Taliban conduct door-to-door manhunt as US evacuation goes up in smoke
Taliban fighters patrol in Kabul, Afghanistan, Aug. 19, 2021. (AP Photo)

A confidential United Nations document asserts that the Taliban is intensifying a search for people, carrying out ‘door to door’ manhunts, while the chaotic U.S.-led evacuations struggle to move Afghan personnel and citizens out of Kabul



The United Nations has warned the Taliban are stepping up their search for people who have worked with United States and NATO forces and going door-to-door to find them, while chaos prevails in Kabul Hamid Karzai International Airport with Washington struggling to pick up the pace of American and Afghan evacuations.

With an Aug. 31 deadline looming, tens of thousands remain to be airlifted from the chaotic country. Taliban fighters and their checkpoints ringed the airport – major barriers for Afghans who fear that their past work with Westerners make them prime targets for retribution.

A baby is handed over to the American army over the perimeter wall of the airport for it to be evacuated, in Kabul, Afghanistan, August 19, 2021. (Reuters Photo)

Hundreds of Afghans who lacked papers or clearance for evacuation also congregated outside the airport, adding to the chaos that has prevented even some Afghans who do have papers and promises of flights from getting through. It didn’t help that many of the Taliban fighters could not read the documents.

In a hopeful sign, State Department spokesperson Ned Price said in Washington that 6,000 people were cleared for evacuation Thursday and were expected to board military flights in the coming hours. That would mark a major increase from recent days. About 2,000 passengers were flown out on each of the past two days, Pentagon spokesperson John Kirby said.

Kirby said the military has aircraft available to evacuate 5,000 to 9,000 people per day, but until Thursday far fewer designated evacuees had been able to reach, and then enter, the airport.

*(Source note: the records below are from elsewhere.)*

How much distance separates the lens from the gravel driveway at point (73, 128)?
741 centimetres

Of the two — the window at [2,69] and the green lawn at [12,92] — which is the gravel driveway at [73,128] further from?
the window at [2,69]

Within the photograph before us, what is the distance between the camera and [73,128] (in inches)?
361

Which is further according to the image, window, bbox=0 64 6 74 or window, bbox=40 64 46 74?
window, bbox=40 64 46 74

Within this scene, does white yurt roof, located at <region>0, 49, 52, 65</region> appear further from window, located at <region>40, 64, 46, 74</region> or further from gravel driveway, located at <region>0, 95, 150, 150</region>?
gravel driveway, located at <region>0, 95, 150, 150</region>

Kirby told reporters the limiting factor has been available evacuees, not aircraft. He said efforts were underway to speed processing, including adding State Department consular officers to verify paperwork of Americans and Afghans who managed to get to the airport.

Additional entry gates had been opened, he said. And yet, at the current rate it would be difficult for the U.S. to evacuate all of the Americans and Afghans who are qualified for and seeking evacuation by Aug. 31. President Joe Biden said Wednesday he would ensure no American was left behind, even if that meant staying beyond August, an arbitrary deadline that he set weeks before the Taliban climaxed a stunning military victory by taking Kabul last weekend. It was not clear if Biden might consider extending the deadline for evacuees who aren't American citizens.

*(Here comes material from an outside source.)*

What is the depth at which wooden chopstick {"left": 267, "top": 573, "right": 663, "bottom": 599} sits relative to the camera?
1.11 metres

Meanwhile, the confidential report – provided by the U.N.’s threat-assessment consultants and seen by a number of news media organizations – said the group has "priority lists" of individuals it wants to arrest and is threatening to detain or kill family members if the wanted refuse to turn up. According to the document, people who have played central roles in the Afghan military, police and intelligence units are at greatest risk.

The report asserted that "targeted door-to-door visits" have been carried out on a regular basis. It added that the militants are also monitoring people heading for the Kabul airport and have set up checkpoints in major cities, including the capital and Jalalabad. The document, dated Wednesday, was written by the Norwegian Center for Global Analyses, an organization that provides intelligence to U.N. agencies.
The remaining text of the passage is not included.